● **Text section**
++++++++++++++++++++

Graduate School of Biomedical Sciences, Biochemistry
Nerve Growth Factor; Proto-Oncogene Proteins c-myc; Adenovirus E1A Proteins; PC12 Cells; Cell Differentiation; Neurons; Transcription Factors; Mice; Academic Dissertations; Dissertations, UMMS
PC12 rat pheochromocytoma cells respond to nerve growth factor (NGF) by neuronal differentiation and partial growth arrest. Mouse c-myc and adenovirus E1A genes were introduced into PC12 cells to study the influence of these nuclear oncogenes on neuronal differentiation. Expression of myc and E1A blocked morphological differentiation and caused NGF to stimulate rather than inhibit cell proliferation. NGF binding to cell surface receptors, activation of ribosomal S6 kinase, and ornithine decarboxylase induction were similar in myc and E1A expressing clones compared with wild-type PC12 cells, suggesting that changes in the cellular response to NGF were at a post-receptor level. The ability of myc and E1A expression to block the transcription-dependent induction of microtubule associated proteins by NGF further suggested that these genes may inhibit differentiation by interfering with NGP's ability to regulate transcription. These results illustrate that NGF can promote either growth or differentiation of PC12 cells, and that myc or E1A alter the phenotypic responses to growth factors.

++++++++++++++++++++

● **Given entries**
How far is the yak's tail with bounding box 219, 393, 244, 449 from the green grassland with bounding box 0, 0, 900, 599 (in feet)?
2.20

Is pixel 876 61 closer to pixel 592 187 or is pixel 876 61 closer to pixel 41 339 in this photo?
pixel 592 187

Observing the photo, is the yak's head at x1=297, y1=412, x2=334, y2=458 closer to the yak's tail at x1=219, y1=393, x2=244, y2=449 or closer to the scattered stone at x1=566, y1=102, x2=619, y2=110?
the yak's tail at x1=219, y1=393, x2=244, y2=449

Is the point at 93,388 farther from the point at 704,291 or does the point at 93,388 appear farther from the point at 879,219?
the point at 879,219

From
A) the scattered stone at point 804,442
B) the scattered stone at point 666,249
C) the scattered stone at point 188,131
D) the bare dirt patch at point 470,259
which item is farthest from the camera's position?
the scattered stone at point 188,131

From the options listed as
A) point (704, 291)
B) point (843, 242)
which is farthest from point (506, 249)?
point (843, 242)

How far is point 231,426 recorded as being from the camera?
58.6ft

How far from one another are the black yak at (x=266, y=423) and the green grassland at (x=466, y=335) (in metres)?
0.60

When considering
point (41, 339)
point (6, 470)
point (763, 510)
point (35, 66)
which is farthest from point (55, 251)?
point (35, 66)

++++++++++++++++++++

● **Tasks to perform**
[A] From the PC12 cell abstract, list each response to NGF that was similar in the myc and E1A expressing clones and in wild-type PC12 cells.
[B] Go on with the PC12 cell abstract from its last sentence.

● **Solved tasks**
[A]
- NGF binding to cell surface receptors
- Activation of ribosomal S6 kinase
- Ornithine decarboxylase induction

[B]
Schiavi, SC. MYC and E1A Oncogenes Alter the Response of PC12 Cells to Nerve Growth Factor and Block Differentiation: A Thesis. (1988). University of Massachusetts Medical School. GSBS Dissertations and Theses. Paper 259. http://escholarship.umassmed.edu/gsbs_diss/259
Rights and Permissions
Copyright is held by the author, with all rights reserved.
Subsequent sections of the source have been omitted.